» **TEXT TO READ**:
########################################
First things first, don’t get too confused. I know that we can live our lives not alone because we still have GOD, family and friends. Each has t heir own way of showing different kind of love, but could anyone of them show what a partner in life could do? I mean, lets get realistic here, don’t be a hypocrite, everyone of us crave for the LOVE WITH MALICE. Don’t be too lunatic, because at some point in time you will need someone as you grow old.
Going back, last night I was in a chat room then all of a sudden, a simple question strikes me the most “Paano ba ang mag-isa”. It was like It suddenly gets into my nerve,. Maybe this person suffers much as I do. And so I started thinking, how could I possibly live my life ALONE. I have GOD, family and friends. Point taken. But what I need is a partner in life.
I, once, had a partner before but now I’m alone. I started moving on and luckily I am. The hardest part in a relationship that has ended was when you are seriously let yourself fall for someone and just can’t accept the fact that this person who used to call you mine, suddenly gave up on you and eventually left you.
########################################
[Entries taken from a collection]
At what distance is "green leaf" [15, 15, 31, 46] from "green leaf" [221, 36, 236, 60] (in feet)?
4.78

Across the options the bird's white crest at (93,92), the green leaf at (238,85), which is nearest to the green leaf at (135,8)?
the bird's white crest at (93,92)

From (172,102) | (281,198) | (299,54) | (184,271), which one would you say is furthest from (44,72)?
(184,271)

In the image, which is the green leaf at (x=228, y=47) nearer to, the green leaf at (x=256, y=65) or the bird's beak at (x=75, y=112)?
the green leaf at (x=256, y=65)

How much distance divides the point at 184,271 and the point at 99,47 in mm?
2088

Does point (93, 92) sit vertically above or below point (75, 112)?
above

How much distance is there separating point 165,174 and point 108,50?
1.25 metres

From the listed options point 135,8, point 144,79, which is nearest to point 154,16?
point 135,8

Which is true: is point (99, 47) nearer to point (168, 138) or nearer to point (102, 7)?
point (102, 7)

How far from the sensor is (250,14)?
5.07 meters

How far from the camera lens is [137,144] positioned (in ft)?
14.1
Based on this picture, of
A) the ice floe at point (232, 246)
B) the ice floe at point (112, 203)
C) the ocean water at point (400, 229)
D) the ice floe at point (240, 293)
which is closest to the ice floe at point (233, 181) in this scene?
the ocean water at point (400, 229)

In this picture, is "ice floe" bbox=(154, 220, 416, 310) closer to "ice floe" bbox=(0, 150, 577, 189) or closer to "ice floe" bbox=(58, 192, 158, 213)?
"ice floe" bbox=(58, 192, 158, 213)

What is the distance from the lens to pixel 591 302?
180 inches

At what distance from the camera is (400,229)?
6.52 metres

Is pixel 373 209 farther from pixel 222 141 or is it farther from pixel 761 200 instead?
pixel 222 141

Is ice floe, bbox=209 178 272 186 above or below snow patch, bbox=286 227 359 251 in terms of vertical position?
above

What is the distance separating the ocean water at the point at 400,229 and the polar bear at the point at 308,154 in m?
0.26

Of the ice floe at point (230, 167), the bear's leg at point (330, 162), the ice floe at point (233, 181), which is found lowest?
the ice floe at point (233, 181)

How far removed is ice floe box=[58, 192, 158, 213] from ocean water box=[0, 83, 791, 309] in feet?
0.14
########################################
» **WHAT IS BEING ASKED**:
Answer these questions from the piece on living alone:
1. What kind of love does the writer say everyone craves?
2. Where was the writer last night when a simple question struck them?
3. Does the writer have a partner now?

» **EXERCISE OUTPUT**:
1. Love with malice.
2. In a chat room.
3. No, the writer is alone now.